— VOS CONSIGNES —
Répondez à ces questions à partir de l'extrait sur les réformes structurelles :
1. Quels préalables le président de la CTFCI cite-t-il pour réussir ces réformes ?
2. Selon l'extrait, la relance de l'économie suppose d'appliquer quoi, et dans quel but ?
3. Contre quoi la douane doit-elle être capable de lutter ?

— EXTRAIT DE LA PAGE —

Quels sont les contenus et les conditions de mise en place de ces réformes ?
Le président de la CTFCI a affirmé qu’il y a des préalables pour réussir ces réformes structurelles, comme la mise en place d’institutions constitutionnelles pérennes, la sécurité et la stabilité politique du pays, ainsi qu’une paix sociale durable pour éviter que les processus de production ne soient interrompus.
La relance de notre économie implique l’application de la loi pour éviter qu’un nombre restreint de personnes empêche la majorité de travailler.
Elle implique, également, une administration fiscale performante, une justice fiscale et une douane efficace capable de lutter contre la contrebande et le commerce parallèle. Foued Lakhoua a ainsi replacé le débat du jour dans la conjoncture actuelle du pays.

— DONNÉES SOURCES —
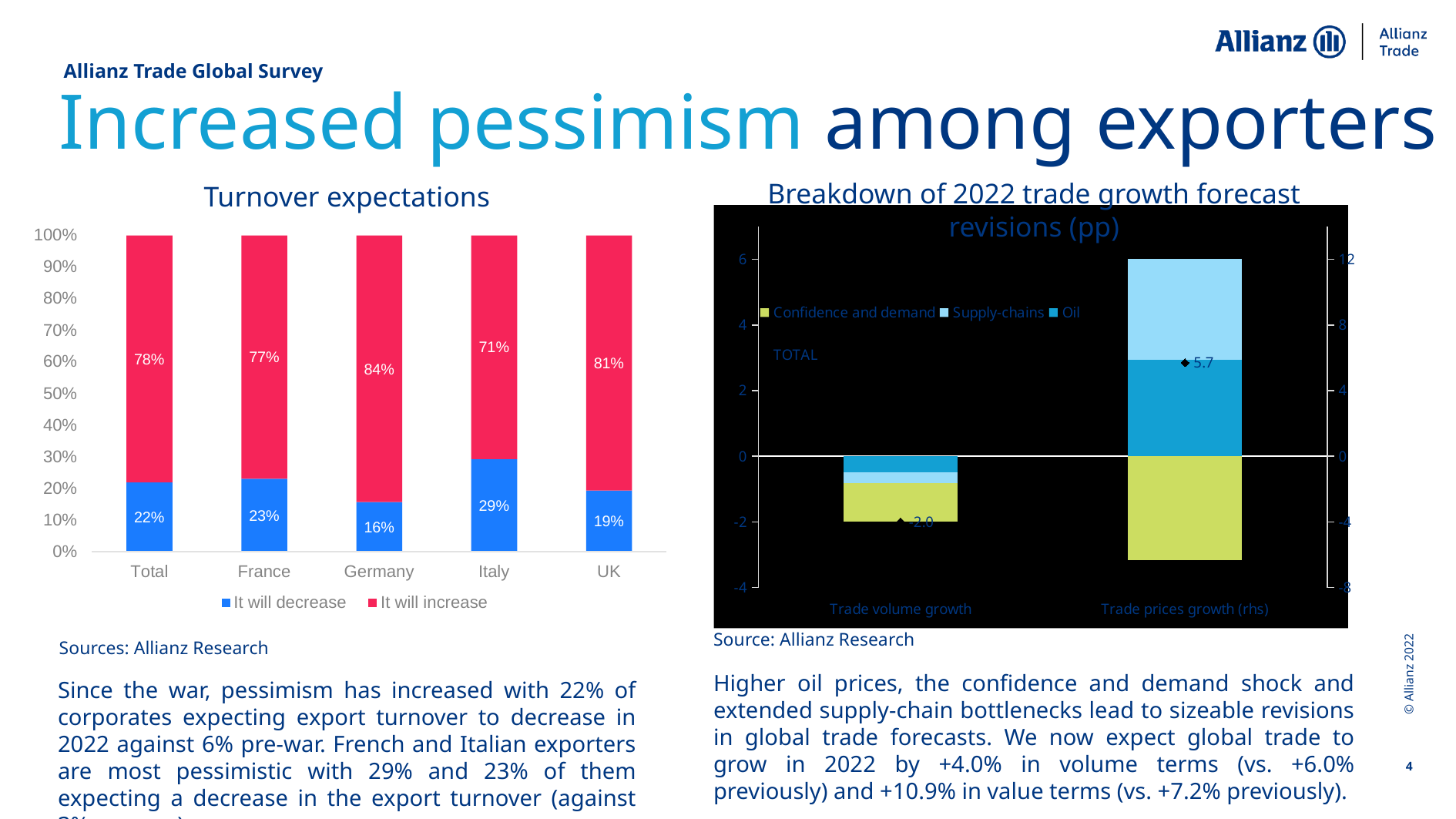
How many series does the legend of the Turnover expectations chart list? 2 In the Breakdown of 2022 trade growth forecast revisions chart, what is the TOTAL value for Trade volume growth? -2.0 In the Turnover expectations chart, which category has the lowest share saying 'It will decrease'? Germany In the Turnover expectations chart, which category has the highest share saying 'It will decrease'? Italy How many entries does the legend of the Breakdown of 2022 trade growth forecast revisions chart list? 4 What kind of chart is the Turnover expectations chart? Stacked bar chart In the Turnover expectations chart, what percentage of Italian exporters say turnover will decrease? 29% In the Turnover expectations chart, what percentage of German exporters say turnover will increase? 84% In the Turnover expectations chart, what is the difference between the 'It will decrease' shares for Italy and Germany? 13% In the Turnover expectations chart, is the 'It will increase' share larger for the UK or for France? UK How many categories are shown on the x axis of the Turnover expectations chart? 5 In the Breakdown of 2022 trade growth forecast revisions chart, what is the TOTAL value for Trade prices growth (rhs)? 5.7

— RÉSULTAT DE L'EXERCICE —
1. La mise en place d'institutions constitutionnelles pérennes, la sécurité et la stabilité politique du pays, ainsi qu'une paix sociale durable pour éviter que les processus de production ne soient interrompus.
2. L'application de la loi, pour éviter qu'un nombre restreint de personnes empêche la majorité de travailler.
3. Contre la contrebande et le commerce parallèle.